Sheilo Sanz

¡ PREDESTINADA HORA !

¡ PREDESTINADA HORA ! 

Tan sutil se extasía la apacible espuma que se enerva solitaria.

Desde toda imprecisa plenitud.

Que retrocede el reflejo
de la tarde matizada.

Cuando no es oscuro ni complejo,
ese intrigante estupor lejano.

Que se siente avizor,
apuntando intensidad.

Como fluyendo susceptible  nostalgia confundida.

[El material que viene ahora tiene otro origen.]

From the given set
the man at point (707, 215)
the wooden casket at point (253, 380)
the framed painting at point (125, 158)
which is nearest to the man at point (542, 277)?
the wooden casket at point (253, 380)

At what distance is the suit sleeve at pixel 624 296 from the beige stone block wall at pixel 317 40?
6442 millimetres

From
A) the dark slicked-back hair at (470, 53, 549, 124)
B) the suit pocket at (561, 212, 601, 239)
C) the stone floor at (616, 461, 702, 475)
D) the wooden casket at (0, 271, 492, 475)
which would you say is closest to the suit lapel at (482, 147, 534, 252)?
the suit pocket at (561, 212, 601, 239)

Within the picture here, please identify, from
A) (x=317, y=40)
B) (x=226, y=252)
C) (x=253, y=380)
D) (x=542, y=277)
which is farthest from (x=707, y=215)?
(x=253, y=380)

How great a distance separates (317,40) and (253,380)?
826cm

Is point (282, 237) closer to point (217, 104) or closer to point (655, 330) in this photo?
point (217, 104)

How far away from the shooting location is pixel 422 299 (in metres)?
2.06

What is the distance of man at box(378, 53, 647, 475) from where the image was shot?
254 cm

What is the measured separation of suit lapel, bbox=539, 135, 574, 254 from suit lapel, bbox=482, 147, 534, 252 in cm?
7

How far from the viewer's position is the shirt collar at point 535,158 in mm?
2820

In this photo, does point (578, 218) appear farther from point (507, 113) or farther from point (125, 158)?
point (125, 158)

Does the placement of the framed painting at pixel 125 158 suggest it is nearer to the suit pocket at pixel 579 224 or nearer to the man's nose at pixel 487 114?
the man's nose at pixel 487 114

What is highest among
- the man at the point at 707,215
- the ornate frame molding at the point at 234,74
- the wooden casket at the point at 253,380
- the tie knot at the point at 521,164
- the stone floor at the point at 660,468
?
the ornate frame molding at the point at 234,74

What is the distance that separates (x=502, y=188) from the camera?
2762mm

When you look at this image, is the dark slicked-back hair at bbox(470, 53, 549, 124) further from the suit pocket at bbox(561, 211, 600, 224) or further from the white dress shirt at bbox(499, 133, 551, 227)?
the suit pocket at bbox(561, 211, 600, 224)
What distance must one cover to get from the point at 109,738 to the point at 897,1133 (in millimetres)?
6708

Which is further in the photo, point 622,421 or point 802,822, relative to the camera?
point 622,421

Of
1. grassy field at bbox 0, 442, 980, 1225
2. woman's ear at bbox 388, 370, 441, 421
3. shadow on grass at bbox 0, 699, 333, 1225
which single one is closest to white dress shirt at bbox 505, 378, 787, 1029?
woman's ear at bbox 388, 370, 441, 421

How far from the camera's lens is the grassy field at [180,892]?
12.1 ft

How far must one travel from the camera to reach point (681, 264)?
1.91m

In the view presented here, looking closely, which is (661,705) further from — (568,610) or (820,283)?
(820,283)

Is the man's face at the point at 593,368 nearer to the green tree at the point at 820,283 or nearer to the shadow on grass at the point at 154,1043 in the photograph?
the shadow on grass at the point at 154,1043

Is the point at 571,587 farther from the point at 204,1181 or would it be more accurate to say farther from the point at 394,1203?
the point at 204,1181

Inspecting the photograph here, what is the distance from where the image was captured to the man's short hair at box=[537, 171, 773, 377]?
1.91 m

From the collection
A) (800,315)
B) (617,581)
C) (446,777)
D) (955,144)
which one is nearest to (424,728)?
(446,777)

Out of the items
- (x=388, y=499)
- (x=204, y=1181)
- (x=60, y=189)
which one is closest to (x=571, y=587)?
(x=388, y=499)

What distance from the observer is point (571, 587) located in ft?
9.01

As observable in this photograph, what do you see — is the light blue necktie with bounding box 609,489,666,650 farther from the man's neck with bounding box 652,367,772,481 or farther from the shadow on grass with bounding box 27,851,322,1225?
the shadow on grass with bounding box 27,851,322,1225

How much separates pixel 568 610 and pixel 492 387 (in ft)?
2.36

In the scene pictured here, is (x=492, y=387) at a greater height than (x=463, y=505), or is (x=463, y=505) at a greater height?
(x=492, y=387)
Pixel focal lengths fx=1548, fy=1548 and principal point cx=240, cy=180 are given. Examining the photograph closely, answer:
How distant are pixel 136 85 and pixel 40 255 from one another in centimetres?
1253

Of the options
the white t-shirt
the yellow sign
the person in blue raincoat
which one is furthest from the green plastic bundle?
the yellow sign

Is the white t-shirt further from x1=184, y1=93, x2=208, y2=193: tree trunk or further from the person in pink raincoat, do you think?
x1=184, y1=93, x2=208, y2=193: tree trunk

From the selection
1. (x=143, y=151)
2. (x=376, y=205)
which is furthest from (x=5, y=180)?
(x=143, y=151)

Replegada contra la sinuosa levedad del remoto horizonte.

Desplegado en un raro
y fúlgido espejismo.

De sensoriales sombras...
¡ queriendo traerte hasta aquí !

Quizás queriendo habitar...
¡ espacios fascinantes !

Estoy mirando elevadas
siluetas complicadas.

Con moderada belleza taciturna.

Mientras prevalece el silencio, expectante de esta relente.

¡ Predestinada hora !

Se intuye una insistente delación.

En cada relegada reversión...
con incidental y declinada omisión.

Todavía Postergando,
una concluida objetividad.

¡ De aciertos tan míos !
¡ Como quizás...tan tuyos ! 

¡ Y aunque sé como tú !

Como definir este inusitado
sentir subyacente.

Desde cada desconocida
y consecuente persistencia.

Que materializa una enfática emoción en el aire.

Todavía no sé...

Como estoy suspirando,
¡ por un deseo así...!

Concretamente infinito.

No puedo dejar de sentir,
esos momentos perceptivos.

Que aunque retraídos del tiempo,
reposan en mi particular silencio.

Quizás desde un umbral oculto,
de cada rendida hoguera.

Que inevitable proyecta tu sombra,
¡ como si aquí existieras !

Mientras fluyendo extasiada.

Se hace intacta aún...
esta memoria inmaterial.

¡ Persistiendo así !
como inminente aliento tuyo

Con tanta alucinante
firmeza intemporal.

Impactando quizás... esta aquí,
toda frecuente ligereza precisa.

En invocado suspiro lívido,
que del aire se sujeta inseguro.

Como vencido por la impaciente...
y extraña espera consumida.

Que exacerba toda arraigada  ansiedad comprimida.

Como no implorar...
ser factible presunción.

Por estos agotados
minutos sumergidos.

En este silencio profundo.

Cuando desfigurando...
horizontales esferas diminutas.

Está esa mirada oculta...

Sobre esos oscuros riscos impredecibles.

Colgados de extraviados
faroles tristes.

Intangible instante...
que penetra... sin decirlo.

En formas habituales,
que han sido precisas.

¡ invocando entonces !
un momento perfecto.

En este advertido resplandor,
que desea ser conocido.

¡ No es como ahora!

Esta súbita quimera que traspasó,
mi absorta memoria.

En la quietud displicente,
de un estupor convincente.

¡ No es como ahora !

Esos momentos que extraviaron,
todo elemental rastro celeste.

Cuando han suscitado
repentinos pensamientos.

impactados por un palpito,
repleto de rara soltura.

Que se hace significante,
para mi sensible alma.

Tan hechizante es este cerúleo enigma simple.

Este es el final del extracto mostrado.